Ultrathin single-ion sieving membrane with sub-1-nm channels for suppressing Li dendrite growth and polysulfide shuttling

Abstract

Selectively regulating ion migration at the subnanometre scale is a paramount approach to inhibit polysulfide shuttling and suppress Li dendrite growth in lithium–sulfur batteries, but state-of-the-art approaches lack the capacity to selectively separate Li⁺ ions from Li⁺–PS⁻ ion pairs. Herein, inspired by the selectivity of biological ion channels, we constructed a single-ion sieving membrane allowing highly selective migration of Li⁺ ions by synergizing the size effect of sub-1-nm channels of stacked graphene oxide (GO) with the charge effect of negatively charged polydopamine (PDA) molecules located in between. Other than precisely tuning the channel size, PDA is demonstrated to promote the desolvation of Li⁺ ions, enlarge the migration energy barriers between Li⁺ and PS⁻, and therefore improve Li⁺-ion selectivity.

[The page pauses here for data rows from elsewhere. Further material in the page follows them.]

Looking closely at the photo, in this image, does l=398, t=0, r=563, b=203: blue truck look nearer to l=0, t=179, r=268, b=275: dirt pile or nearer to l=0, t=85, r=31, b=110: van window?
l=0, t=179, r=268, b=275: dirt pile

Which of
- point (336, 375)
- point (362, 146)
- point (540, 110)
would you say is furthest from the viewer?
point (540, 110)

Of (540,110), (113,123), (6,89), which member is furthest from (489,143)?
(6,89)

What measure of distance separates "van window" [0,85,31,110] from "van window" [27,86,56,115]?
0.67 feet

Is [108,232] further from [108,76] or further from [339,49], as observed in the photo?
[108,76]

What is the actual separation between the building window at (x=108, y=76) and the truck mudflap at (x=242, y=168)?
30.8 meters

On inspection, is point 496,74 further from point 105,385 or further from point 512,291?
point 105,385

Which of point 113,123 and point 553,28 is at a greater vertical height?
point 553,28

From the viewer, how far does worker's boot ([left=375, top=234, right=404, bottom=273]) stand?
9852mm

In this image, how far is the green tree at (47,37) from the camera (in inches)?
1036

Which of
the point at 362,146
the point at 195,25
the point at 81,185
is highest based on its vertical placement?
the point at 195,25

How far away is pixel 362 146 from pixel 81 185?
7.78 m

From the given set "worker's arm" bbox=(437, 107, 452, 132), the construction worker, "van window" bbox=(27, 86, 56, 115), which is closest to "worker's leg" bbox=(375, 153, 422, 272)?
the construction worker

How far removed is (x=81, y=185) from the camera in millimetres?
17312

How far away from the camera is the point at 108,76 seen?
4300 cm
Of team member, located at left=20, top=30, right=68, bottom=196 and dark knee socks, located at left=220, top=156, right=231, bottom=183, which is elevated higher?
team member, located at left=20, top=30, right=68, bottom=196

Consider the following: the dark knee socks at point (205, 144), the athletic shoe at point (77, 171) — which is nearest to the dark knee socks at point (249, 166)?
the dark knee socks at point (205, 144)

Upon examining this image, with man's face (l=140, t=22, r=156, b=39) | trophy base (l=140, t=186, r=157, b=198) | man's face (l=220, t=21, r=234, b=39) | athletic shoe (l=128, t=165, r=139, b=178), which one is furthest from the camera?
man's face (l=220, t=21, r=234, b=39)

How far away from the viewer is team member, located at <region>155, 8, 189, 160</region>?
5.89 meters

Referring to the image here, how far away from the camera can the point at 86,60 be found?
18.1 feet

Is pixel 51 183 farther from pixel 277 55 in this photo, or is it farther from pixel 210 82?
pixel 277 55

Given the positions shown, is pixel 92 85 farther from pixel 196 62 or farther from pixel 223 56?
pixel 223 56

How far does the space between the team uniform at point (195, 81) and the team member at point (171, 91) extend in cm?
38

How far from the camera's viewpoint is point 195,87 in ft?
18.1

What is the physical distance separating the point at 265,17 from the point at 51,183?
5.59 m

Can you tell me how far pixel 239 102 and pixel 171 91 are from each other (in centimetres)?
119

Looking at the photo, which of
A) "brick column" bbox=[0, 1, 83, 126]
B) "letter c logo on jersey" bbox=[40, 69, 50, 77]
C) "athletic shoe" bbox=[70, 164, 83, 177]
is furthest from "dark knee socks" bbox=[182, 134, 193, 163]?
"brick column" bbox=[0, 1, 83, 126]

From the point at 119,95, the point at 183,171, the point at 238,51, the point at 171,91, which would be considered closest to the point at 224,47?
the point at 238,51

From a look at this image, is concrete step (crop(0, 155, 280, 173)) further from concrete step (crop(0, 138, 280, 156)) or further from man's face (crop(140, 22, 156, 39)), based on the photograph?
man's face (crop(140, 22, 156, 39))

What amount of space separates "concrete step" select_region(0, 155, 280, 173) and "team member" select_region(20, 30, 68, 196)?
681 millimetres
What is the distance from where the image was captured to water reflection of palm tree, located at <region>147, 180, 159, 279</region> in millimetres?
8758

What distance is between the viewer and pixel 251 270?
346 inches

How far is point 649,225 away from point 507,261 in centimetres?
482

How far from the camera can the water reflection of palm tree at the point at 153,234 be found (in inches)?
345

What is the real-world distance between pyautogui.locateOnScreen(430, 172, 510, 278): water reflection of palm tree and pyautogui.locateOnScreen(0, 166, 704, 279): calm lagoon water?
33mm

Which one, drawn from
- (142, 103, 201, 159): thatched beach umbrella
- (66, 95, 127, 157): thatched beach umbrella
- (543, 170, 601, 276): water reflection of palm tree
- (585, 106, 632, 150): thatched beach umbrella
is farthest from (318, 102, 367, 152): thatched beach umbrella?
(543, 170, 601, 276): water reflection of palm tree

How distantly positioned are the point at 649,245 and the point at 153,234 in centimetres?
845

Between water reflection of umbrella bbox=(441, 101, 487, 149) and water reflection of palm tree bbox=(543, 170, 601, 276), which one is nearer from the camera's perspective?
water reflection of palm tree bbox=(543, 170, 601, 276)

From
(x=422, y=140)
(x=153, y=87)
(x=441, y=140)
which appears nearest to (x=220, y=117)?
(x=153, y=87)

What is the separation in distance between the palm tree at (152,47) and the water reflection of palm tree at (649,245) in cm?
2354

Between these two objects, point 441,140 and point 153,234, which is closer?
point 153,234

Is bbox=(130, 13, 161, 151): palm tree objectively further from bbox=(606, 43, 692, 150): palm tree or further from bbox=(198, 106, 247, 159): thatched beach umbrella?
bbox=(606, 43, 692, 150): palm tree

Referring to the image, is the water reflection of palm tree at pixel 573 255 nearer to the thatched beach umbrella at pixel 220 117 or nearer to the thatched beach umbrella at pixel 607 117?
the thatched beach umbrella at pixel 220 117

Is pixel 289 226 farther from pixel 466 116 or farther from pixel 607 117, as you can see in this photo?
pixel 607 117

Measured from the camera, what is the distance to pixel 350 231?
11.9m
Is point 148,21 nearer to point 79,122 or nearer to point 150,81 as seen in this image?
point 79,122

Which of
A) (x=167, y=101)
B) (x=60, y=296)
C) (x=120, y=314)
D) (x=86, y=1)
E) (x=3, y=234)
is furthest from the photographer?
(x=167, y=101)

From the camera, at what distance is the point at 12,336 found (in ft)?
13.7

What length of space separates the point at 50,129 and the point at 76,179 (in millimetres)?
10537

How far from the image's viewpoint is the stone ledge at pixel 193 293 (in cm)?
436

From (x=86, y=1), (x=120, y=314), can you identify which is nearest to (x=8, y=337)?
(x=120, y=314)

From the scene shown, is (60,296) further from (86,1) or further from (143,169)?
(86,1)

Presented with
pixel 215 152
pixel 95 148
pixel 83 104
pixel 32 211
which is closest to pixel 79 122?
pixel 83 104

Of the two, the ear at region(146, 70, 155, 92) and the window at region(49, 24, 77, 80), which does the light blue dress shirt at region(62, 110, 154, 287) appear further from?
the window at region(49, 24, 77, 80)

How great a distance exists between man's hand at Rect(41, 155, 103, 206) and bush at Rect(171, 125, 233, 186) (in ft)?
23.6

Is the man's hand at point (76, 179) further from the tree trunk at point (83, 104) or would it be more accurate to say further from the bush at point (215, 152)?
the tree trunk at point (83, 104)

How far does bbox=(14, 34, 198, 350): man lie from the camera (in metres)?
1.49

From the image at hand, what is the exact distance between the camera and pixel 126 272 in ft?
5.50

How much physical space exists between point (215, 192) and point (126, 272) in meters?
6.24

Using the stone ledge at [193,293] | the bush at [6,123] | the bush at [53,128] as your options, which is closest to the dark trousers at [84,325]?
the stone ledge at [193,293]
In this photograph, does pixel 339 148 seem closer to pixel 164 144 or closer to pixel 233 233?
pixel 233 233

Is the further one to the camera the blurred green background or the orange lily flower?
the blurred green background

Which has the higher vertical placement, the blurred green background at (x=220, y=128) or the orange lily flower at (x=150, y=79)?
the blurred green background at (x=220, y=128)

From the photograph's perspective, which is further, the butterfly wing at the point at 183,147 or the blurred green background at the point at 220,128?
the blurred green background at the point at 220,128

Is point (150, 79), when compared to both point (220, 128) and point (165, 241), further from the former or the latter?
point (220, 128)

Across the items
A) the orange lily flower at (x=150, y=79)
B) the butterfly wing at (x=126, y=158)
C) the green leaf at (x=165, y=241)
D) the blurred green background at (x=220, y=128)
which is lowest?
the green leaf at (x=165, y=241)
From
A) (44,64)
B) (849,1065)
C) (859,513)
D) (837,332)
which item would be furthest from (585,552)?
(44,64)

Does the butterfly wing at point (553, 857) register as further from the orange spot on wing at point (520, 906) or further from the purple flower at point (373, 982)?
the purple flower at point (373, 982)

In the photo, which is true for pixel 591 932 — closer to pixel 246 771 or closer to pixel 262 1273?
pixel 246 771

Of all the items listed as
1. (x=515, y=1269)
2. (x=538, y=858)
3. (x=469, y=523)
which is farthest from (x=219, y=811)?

Furthermore, the strong covalent bonding between PDA molecules and GO nanosheets fixes channel sizes, ensuring exceptional anti-swelling stability in organic electrolytes. Considering the ultra-thin thickness (60 nm), negligible inactive weight is introduced, outrivaling previous reports. Combining these merits, we achieved dendrite-free Li plating/stripping with ultralong-term reversibility for 4800 h in Li||Li cells and remarkable cyclability for more than 400 cycles with an energy density of 378 W h kg⁻¹ in Li||S pouch cells. Our biomimetic subnanoscale ion-sieving membrane opens an avenue for precise regulation of ion transport in various batteries.